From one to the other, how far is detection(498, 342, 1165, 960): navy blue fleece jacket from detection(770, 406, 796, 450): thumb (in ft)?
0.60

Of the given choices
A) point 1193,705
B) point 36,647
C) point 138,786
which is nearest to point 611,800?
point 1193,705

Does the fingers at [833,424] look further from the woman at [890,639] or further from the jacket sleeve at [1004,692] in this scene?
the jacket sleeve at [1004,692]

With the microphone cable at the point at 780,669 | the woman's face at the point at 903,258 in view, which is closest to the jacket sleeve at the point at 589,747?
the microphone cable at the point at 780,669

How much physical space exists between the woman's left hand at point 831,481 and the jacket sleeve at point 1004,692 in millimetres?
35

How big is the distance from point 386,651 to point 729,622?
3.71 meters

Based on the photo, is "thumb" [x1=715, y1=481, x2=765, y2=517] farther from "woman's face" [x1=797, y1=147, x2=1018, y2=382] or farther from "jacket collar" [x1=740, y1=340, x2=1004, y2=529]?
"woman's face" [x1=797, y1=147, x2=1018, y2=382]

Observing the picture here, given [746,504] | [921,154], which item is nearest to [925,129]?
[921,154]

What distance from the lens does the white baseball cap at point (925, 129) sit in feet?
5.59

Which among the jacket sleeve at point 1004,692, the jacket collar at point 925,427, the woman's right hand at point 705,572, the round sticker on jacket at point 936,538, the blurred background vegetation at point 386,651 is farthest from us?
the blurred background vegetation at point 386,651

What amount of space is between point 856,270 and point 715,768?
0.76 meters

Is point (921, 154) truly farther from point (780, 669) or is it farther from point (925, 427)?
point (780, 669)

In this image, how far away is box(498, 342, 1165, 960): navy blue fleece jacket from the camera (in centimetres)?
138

EXERCISE INSTRUCTIONS: Update the listing by changing "round sticker on jacket" to "circular patch on jacket" and leaving everything else the same.

FINAL RESULT:
From one to the other, how far is detection(498, 342, 1165, 960): navy blue fleece jacket from detection(770, 406, 796, 450): thumb (in ft)?
0.60

Of the given choices
A) point 1193,705
B) point 36,647
C) point 138,786
which is nearest to point 611,800?
point 1193,705

Does the fingers at [833,424] look further from the woman at [890,639] or further from the jacket sleeve at [1004,692] in this scene?
the jacket sleeve at [1004,692]

With the microphone cable at the point at 780,669 | the woman's face at the point at 903,258 in view, which is closest to the jacket sleeve at the point at 589,747?
the microphone cable at the point at 780,669

How much physical space exists between the woman's left hand at point 831,481 and the jacket sleeve at point 1004,692 in millimetres?
35

How big is the distance from point 386,651 to point 729,622?
3.71 meters

Based on the photo, is "thumb" [x1=715, y1=481, x2=765, y2=517] farther from "woman's face" [x1=797, y1=147, x2=1018, y2=382] or farther from "jacket collar" [x1=740, y1=340, x2=1004, y2=529]?
"woman's face" [x1=797, y1=147, x2=1018, y2=382]

Observing the picture here, given [746,504] | [921,154], which item is nearest to [925,129]?
[921,154]

What distance from the lens does the white baseball cap at point (925, 129) sit in feet?
5.59

Which among the jacket sleeve at point 1004,692, the jacket collar at point 925,427, the woman's right hand at point 705,572, the circular patch on jacket at point 936,538, the blurred background vegetation at point 386,651 is farthest from us?
the blurred background vegetation at point 386,651

What amount of space is between point 856,270 and point 715,768?
0.76 meters

Is point (921, 154) truly farther from point (780, 669) or is it farther from point (925, 427)?
point (780, 669)

In this image, how far away is box(498, 342, 1165, 960): navy blue fleece jacket from the camera (in centimetres)?
138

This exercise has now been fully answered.